The move from life on land to life in the sea has led to the evolution of a new sense for sea snakes, according to a study published in Open Biology(http://tinyurl.com/zhmorpu).

“Land snakes and many lizards have small raised structures on the scales on their heads – called scale sensilla – that they use to sense objects by direct touch,” says lead author Jenna Crowe-Riddell of The University of Adelaide. “We found that the scale sensilla of sea snakes were much more dome-shaped than the sensilla of land snakes, with the organs protruded further from the animals’ scales, potentially making them more likely to be able to sense vibrations from all directions. We also found that scale sensilla on some of the fully aquatic snakes covered a much higher proportion of the scales’ surface.

“We believe sea snakes use these organs to sense objects at a distance by ‘feeling’ movements in the water.”

The researchers looked at 19 species of snakes, including aquatic, semi-aquatic and land species, and measured the coverage of sensilla over single scales on their heads.
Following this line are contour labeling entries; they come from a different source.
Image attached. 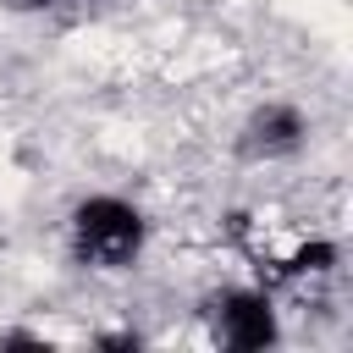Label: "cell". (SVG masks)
<instances>
[{
  "label": "cell",
  "instance_id": "obj_1",
  "mask_svg": "<svg viewBox=\"0 0 353 353\" xmlns=\"http://www.w3.org/2000/svg\"><path fill=\"white\" fill-rule=\"evenodd\" d=\"M143 243H149V215L121 199V193H88L72 204L66 215V248H72V265L94 270V276H121L143 259Z\"/></svg>",
  "mask_w": 353,
  "mask_h": 353
},
{
  "label": "cell",
  "instance_id": "obj_2",
  "mask_svg": "<svg viewBox=\"0 0 353 353\" xmlns=\"http://www.w3.org/2000/svg\"><path fill=\"white\" fill-rule=\"evenodd\" d=\"M210 331L232 353H265V347H276L281 320H276V303L265 287H226L210 298Z\"/></svg>",
  "mask_w": 353,
  "mask_h": 353
},
{
  "label": "cell",
  "instance_id": "obj_3",
  "mask_svg": "<svg viewBox=\"0 0 353 353\" xmlns=\"http://www.w3.org/2000/svg\"><path fill=\"white\" fill-rule=\"evenodd\" d=\"M309 143V116L287 99H265L248 110L243 132H237V149L248 160H292L298 149Z\"/></svg>",
  "mask_w": 353,
  "mask_h": 353
},
{
  "label": "cell",
  "instance_id": "obj_4",
  "mask_svg": "<svg viewBox=\"0 0 353 353\" xmlns=\"http://www.w3.org/2000/svg\"><path fill=\"white\" fill-rule=\"evenodd\" d=\"M336 259H342V248H336L331 237H314V243H298V248L276 265V276H325Z\"/></svg>",
  "mask_w": 353,
  "mask_h": 353
},
{
  "label": "cell",
  "instance_id": "obj_5",
  "mask_svg": "<svg viewBox=\"0 0 353 353\" xmlns=\"http://www.w3.org/2000/svg\"><path fill=\"white\" fill-rule=\"evenodd\" d=\"M6 11H55V6H66V0H0Z\"/></svg>",
  "mask_w": 353,
  "mask_h": 353
},
{
  "label": "cell",
  "instance_id": "obj_6",
  "mask_svg": "<svg viewBox=\"0 0 353 353\" xmlns=\"http://www.w3.org/2000/svg\"><path fill=\"white\" fill-rule=\"evenodd\" d=\"M99 347H138V331H110L99 336Z\"/></svg>",
  "mask_w": 353,
  "mask_h": 353
}]
</instances>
They used DNA sequencing to reconstruct the evolutionary relationships between the snakes, which evolved from land snakes 9– 20 million years ago, and used microscope imaging and specially developed software to automatically detect the small organs from silicone casts of snake heads. They also examined the shape of the sensilla using scanning electron microscopy.

“What we now need to do”, says lead scientist Dr Kate Sanders, “is to investigate the physiology of these scale sensilla and demonstrate exactly what they can sense. If they are hydrodynamic tactile sense organs, as we suspect, then by comparing them to the scale sensilla of closely related land snakes we can start to understand how evolution has changed these organs from direct-touch sensors to distance vibration sensors that work underwater.”

The researchers believe that the ability to sense vibrations underwater would imply that human disturbances such as motor boats and seismic surveys would have potential impacts on sea snake populations.